Assistant Professor, Emergency Medicine University of California San Francisco San Francisco, California, United States
Background: National guidelines recommend that all emergency departments (EDs) that provide care for children have at least one pediatric emergency care coordinator (PECC) to serve as a pediatric champion. Presence of a PECC increases an ED’s readiness to care for children, independent of other factors. However, little is understood about the association of PECC characteristics with measured pediatric readiness. Objective: We aimed to understand the relationship between PECC position characteristics and the weighted pediatric readiness score (wPRS), range 0 to 100, indicating level of compliance of EDs with national guidelines on pediatric readiness. Design/Methods: Ninety-one respondents from a cross-sectional survey of national PECCs (administered in 2021-2022) were matched to wPRS from the 2021 National Pediatric Readiness Assessment. We evaluated the relationship between PECC position characteristics and ED wPRS (outcome) using univariable and multivariable linear regression models after accounting for annual ED pediatric volume. Results were reported as raw and adjusted beta coefficients with 95% confidence intervals (CI) and associated p-values. Results: The median wPRS for the cohort was 91.7 (range of 44.8 to 100.0). The median wPRS for respondents by pediatric ED volume are shown in Table 1. The majority of PECCs were nurses (75/91, 82.4%) and held additional ED leadership positions (57/91, 62.6%) (Table 2). Those without protected time for the PECC role had a median wPRS of 88.9 and respondents with protected time for the PECC role had a median wPRS of 94.0. In the multivariable model, compared to low pediatric annual ED volume, medium-high pediatric volume (adjusted coefficient 10.3, 95% CI 2.0, 18.6) and high pediatric volume (adjusted coefficient 19.0, 95% CI 10.9, 27.2) had a higher wPRS (Table 3). EDs with designated PECCs had a higher wPRS, on average than EDs with volunteer PECCs (adjusted coefficient 7.1, 95% CI 1.5, 12.8).
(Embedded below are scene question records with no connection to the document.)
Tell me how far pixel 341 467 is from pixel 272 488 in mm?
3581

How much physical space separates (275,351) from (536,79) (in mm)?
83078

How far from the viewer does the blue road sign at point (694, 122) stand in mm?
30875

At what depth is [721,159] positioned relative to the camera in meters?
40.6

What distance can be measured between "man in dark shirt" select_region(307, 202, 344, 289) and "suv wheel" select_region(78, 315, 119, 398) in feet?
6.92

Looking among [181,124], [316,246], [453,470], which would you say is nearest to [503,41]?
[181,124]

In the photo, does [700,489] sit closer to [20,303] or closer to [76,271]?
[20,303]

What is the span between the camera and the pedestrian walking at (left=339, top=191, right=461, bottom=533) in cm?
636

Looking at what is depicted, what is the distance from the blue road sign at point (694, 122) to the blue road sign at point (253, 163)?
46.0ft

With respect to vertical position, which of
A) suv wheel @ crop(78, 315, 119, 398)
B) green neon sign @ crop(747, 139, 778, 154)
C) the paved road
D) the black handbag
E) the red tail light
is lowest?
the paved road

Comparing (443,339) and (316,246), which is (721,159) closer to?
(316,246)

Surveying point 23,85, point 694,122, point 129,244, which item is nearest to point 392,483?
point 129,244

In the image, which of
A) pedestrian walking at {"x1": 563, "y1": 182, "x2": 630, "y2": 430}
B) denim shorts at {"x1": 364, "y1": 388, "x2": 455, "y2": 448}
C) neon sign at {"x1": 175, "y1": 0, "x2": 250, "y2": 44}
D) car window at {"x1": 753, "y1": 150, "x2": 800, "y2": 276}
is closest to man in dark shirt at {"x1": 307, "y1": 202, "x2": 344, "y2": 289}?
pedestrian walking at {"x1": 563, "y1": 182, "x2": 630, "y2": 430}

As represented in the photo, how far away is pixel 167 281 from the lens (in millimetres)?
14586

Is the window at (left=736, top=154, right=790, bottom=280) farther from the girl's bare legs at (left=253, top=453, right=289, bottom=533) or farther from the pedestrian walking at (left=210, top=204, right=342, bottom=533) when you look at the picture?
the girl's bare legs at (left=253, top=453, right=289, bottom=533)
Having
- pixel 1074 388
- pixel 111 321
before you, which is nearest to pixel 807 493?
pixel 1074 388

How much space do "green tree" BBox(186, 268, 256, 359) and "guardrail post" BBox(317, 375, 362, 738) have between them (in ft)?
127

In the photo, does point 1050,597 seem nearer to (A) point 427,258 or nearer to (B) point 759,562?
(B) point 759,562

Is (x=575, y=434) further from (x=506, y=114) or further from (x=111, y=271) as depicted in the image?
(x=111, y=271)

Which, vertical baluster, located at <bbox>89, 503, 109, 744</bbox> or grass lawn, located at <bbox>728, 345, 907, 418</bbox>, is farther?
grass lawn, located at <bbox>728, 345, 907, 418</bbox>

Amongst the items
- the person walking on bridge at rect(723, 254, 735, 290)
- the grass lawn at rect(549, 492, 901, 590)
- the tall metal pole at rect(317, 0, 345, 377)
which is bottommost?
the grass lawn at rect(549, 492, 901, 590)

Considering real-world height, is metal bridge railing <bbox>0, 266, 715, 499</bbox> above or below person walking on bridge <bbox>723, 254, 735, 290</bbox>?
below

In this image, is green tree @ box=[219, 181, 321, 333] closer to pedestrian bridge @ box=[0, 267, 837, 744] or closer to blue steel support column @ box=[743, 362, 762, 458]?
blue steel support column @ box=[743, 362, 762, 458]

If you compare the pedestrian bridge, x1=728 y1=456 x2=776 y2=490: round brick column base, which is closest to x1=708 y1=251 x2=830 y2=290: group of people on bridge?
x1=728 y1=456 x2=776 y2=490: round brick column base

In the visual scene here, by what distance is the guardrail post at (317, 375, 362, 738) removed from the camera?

Conclusion(s): EDs with designated PECC positions compared to EDs with volunteer PECCs are associated with a higher wPRS. As high wPRS (88 or higher) signifies high ED pediatric readiness and carries mortality benefits for children, ED leadership can prioritize formalizing the PECC nurse and physician role and provide appropriate dedicated time and compensation for the position to ensure high quality emergency care for all children.